* _Written exercise_
Output the full material exactly as it appears here.

****************

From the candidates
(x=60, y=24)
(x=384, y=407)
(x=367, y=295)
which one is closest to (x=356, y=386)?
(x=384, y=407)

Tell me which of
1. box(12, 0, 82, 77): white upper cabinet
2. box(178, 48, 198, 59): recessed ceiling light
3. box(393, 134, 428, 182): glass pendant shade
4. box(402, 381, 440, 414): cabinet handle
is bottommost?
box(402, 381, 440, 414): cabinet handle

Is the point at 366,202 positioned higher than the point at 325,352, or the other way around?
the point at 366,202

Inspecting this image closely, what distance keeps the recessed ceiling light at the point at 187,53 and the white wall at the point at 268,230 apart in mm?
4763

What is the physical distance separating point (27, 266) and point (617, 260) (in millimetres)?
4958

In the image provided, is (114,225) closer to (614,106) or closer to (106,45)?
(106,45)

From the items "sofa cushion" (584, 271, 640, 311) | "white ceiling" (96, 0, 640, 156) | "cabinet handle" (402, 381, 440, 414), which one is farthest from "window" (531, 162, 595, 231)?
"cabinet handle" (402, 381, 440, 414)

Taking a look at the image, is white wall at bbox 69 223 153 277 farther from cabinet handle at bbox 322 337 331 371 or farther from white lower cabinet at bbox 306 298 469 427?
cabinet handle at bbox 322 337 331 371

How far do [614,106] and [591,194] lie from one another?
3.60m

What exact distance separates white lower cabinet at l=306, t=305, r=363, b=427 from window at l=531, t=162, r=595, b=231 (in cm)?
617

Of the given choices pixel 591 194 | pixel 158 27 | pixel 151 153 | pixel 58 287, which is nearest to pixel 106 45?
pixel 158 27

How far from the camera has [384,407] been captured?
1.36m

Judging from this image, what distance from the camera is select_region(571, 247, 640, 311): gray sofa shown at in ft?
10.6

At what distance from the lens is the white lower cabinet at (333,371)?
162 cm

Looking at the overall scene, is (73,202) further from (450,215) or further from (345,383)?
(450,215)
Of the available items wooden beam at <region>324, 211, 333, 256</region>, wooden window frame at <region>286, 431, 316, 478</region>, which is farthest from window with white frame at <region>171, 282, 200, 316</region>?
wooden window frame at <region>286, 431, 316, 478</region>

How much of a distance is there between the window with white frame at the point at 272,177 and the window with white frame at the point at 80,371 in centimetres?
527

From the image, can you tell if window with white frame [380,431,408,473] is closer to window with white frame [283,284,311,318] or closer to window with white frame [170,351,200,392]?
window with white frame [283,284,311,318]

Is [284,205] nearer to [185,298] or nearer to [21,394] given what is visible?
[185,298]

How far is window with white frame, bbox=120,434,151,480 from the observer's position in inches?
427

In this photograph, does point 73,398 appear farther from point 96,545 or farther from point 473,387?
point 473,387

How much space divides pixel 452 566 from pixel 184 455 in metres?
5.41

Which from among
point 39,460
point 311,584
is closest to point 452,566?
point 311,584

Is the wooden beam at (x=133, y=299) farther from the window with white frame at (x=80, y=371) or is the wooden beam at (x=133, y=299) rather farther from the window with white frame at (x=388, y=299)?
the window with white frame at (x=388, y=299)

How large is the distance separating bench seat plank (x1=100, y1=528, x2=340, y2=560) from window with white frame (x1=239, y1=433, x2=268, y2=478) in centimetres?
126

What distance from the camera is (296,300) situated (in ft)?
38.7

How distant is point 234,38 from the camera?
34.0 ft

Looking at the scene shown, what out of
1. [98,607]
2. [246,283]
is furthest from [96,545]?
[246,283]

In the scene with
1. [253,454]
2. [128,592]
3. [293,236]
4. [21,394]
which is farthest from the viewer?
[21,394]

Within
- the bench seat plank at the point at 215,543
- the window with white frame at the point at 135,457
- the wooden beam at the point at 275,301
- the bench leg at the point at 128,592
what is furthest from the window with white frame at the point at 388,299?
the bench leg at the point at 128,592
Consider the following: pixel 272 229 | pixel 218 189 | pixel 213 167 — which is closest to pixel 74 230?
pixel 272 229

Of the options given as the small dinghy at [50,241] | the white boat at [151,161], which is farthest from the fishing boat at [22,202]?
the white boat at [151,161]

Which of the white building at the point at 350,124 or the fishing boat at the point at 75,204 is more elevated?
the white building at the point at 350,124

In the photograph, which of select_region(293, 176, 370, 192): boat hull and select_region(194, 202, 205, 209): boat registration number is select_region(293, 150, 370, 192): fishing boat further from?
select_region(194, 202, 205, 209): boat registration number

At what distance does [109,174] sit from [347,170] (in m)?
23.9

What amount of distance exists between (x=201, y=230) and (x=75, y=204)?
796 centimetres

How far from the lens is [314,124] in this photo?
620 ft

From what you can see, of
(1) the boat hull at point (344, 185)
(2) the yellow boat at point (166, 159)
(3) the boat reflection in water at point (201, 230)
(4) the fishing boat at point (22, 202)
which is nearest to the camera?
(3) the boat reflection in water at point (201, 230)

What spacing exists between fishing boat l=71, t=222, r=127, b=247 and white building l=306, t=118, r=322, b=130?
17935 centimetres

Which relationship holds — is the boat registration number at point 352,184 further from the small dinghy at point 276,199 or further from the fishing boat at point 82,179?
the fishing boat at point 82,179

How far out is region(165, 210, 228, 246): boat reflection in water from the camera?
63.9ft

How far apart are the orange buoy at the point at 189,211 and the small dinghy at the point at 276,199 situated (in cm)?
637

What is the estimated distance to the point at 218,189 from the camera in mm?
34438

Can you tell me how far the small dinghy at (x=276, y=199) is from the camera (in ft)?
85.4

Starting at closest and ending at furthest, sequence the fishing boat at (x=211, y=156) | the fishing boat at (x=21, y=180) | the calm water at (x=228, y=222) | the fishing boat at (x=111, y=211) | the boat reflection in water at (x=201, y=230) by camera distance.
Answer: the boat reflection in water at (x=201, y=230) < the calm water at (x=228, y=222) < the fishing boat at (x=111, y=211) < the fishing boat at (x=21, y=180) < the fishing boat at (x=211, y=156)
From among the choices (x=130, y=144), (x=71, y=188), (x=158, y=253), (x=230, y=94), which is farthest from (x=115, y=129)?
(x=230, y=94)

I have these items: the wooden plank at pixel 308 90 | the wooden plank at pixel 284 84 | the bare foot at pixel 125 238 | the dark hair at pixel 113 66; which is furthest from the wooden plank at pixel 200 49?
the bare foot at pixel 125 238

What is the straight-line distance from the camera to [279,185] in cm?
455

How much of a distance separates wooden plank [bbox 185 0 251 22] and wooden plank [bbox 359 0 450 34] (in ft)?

****************

* _Task answer_
From the candidates
(x=60, y=24)
(x=384, y=407)
(x=367, y=295)
which one is closest to (x=356, y=386)?
(x=384, y=407)

Tell me which of
1. box(12, 0, 82, 77): white upper cabinet
2. box(178, 48, 198, 59): recessed ceiling light
3. box(393, 134, 428, 182): glass pendant shade
4. box(402, 381, 440, 414): cabinet handle
is bottommost?
box(402, 381, 440, 414): cabinet handle

Is the point at 366,202 positioned higher than the point at 325,352, or the other way around?
the point at 366,202

Inspecting this image closely, what distance keeps the recessed ceiling light at the point at 187,53 and the white wall at the point at 268,230 apart in mm?
4763

What is the physical distance separating point (27, 266) and point (617, 260) (in millimetres)?
4958

In the image provided, is (114,225) closer to (614,106) or closer to (106,45)?
(106,45)

From the items "sofa cushion" (584, 271, 640, 311) | "white ceiling" (96, 0, 640, 156) | "cabinet handle" (402, 381, 440, 414), which one is farthest from "window" (531, 162, 595, 231)?
"cabinet handle" (402, 381, 440, 414)

Taking a look at the image, is white wall at bbox 69 223 153 277 farther from cabinet handle at bbox 322 337 331 371 or farther from white lower cabinet at bbox 306 298 469 427?
cabinet handle at bbox 322 337 331 371

How far do [614,106] and [591,194] lie from one another?
3.60m

What exact distance separates white lower cabinet at l=306, t=305, r=363, b=427 from window at l=531, t=162, r=595, b=231 (in cm)?
617

Of the given choices pixel 591 194 | pixel 158 27 | pixel 151 153 | pixel 58 287, which is nearest to pixel 106 45?
pixel 158 27

How far from the camera has [384,407] been captured?
1.36m

Judging from this image, what distance from the camera is select_region(571, 247, 640, 311): gray sofa shown at in ft?
10.6

At what distance from the lens is the white lower cabinet at (333,371)?
162 cm

Looking at the overall scene, is (73,202) further from (450,215) or further from (345,383)?
(450,215)
Of the available items wooden beam at <region>324, 211, 333, 256</region>, wooden window frame at <region>286, 431, 316, 478</region>, which is farthest from window with white frame at <region>171, 282, 200, 316</region>?
wooden window frame at <region>286, 431, 316, 478</region>

How much of a distance is there between the window with white frame at the point at 272,177 and the window with white frame at the point at 80,371 in centimetres?
527

From the image, can you tell if window with white frame [380,431,408,473] is closer to window with white frame [283,284,311,318] or closer to window with white frame [170,351,200,392]?
window with white frame [283,284,311,318]

Is [284,205] nearer to [185,298] or nearer to [21,394] given what is visible?
[185,298]

How far is window with white frame, bbox=120,434,151,480 from the observer's position in inches?
427

In this photograph, does point 73,398 appear farther from point 96,545 or farther from point 473,387?
point 473,387

How much space divides pixel 452 566 from pixel 184 455 in metres?
5.41

Which from among
point 39,460
point 311,584
is closest to point 452,566?
point 311,584

Is the wooden beam at (x=133, y=299) farther from the window with white frame at (x=80, y=371) or is the wooden beam at (x=133, y=299) rather farther from the window with white frame at (x=388, y=299)?
the window with white frame at (x=388, y=299)

How large is the distance separating bench seat plank (x1=100, y1=528, x2=340, y2=560) from window with white frame (x1=239, y1=433, x2=268, y2=478) in centimetres?
126

What distance from the camera is (296,300) situated (in ft)?
38.7

How distant is point 234,38 from the camera?
34.0 ft

Looking at the scene shown, what out of
1. [98,607]
2. [246,283]
is furthest from [96,545]?
[246,283]

In the scene with
1. [253,454]
2. [128,592]
3. [293,236]
4. [21,394]
which is farthest from the viewer?
[21,394]

Within
- the bench seat plank at the point at 215,543
- the window with white frame at the point at 135,457
- the wooden beam at the point at 275,301
- the bench leg at the point at 128,592
what is furthest from the window with white frame at the point at 388,299?
the bench leg at the point at 128,592
Consider the following: pixel 272 229 | pixel 218 189 | pixel 213 167 — which is closest to pixel 74 230?
pixel 272 229

Of the options given as the small dinghy at [50,241] | the white boat at [151,161], which is farthest from the fishing boat at [22,202]?
the white boat at [151,161]

Which of the white building at the point at 350,124 or the fishing boat at the point at 75,204 is more elevated?
the white building at the point at 350,124

In the photograph, which of select_region(293, 176, 370, 192): boat hull and select_region(194, 202, 205, 209): boat registration number is select_region(293, 150, 370, 192): fishing boat further from?
select_region(194, 202, 205, 209): boat registration number

At what distance does [109,174] sit from [347,170] (in m)?
23.9

What amount of distance exists between (x=201, y=230) and (x=75, y=204)?
796 centimetres

How far from the lens is [314,124] in this photo?
620 ft

From what you can see, of
(1) the boat hull at point (344, 185)
(2) the yellow boat at point (166, 159)
(3) the boat reflection in water at point (201, 230)
(4) the fishing boat at point (22, 202)
which is nearest to the camera?
(3) the boat reflection in water at point (201, 230)

What spacing exists between fishing boat l=71, t=222, r=127, b=247 and white building l=306, t=118, r=322, b=130?
17935 centimetres

Which relationship holds — is the boat registration number at point 352,184 further from the small dinghy at point 276,199 or further from the fishing boat at point 82,179?
the fishing boat at point 82,179

How far out is region(165, 210, 228, 246): boat reflection in water from the camera?
63.9ft

How far apart are the orange buoy at the point at 189,211 and the small dinghy at the point at 276,199 situated (in cm)?
637

What is the estimated distance to the point at 218,189 from the camera in mm?
34438

Can you tell me how far the small dinghy at (x=276, y=199) is from the camera (in ft)?
85.4

Starting at closest and ending at furthest, sequence the fishing boat at (x=211, y=156) | the fishing boat at (x=21, y=180) | the calm water at (x=228, y=222) | the fishing boat at (x=111, y=211) | the boat reflection in water at (x=201, y=230) by camera distance.
Answer: the boat reflection in water at (x=201, y=230) < the calm water at (x=228, y=222) < the fishing boat at (x=111, y=211) < the fishing boat at (x=21, y=180) < the fishing boat at (x=211, y=156)
From among the choices (x=130, y=144), (x=71, y=188), (x=158, y=253), (x=230, y=94), which is farthest from (x=115, y=129)?
(x=230, y=94)

I have these items: the wooden plank at pixel 308 90 | the wooden plank at pixel 284 84 | the bare foot at pixel 125 238 | the dark hair at pixel 113 66; which is furthest from the wooden plank at pixel 200 49?
the bare foot at pixel 125 238

What is the straight-line distance from the camera to [279,185] in cm?
455

How much of a distance separates wooden plank [bbox 185 0 251 22] and wooden plank [bbox 359 0 450 34] (in ft)?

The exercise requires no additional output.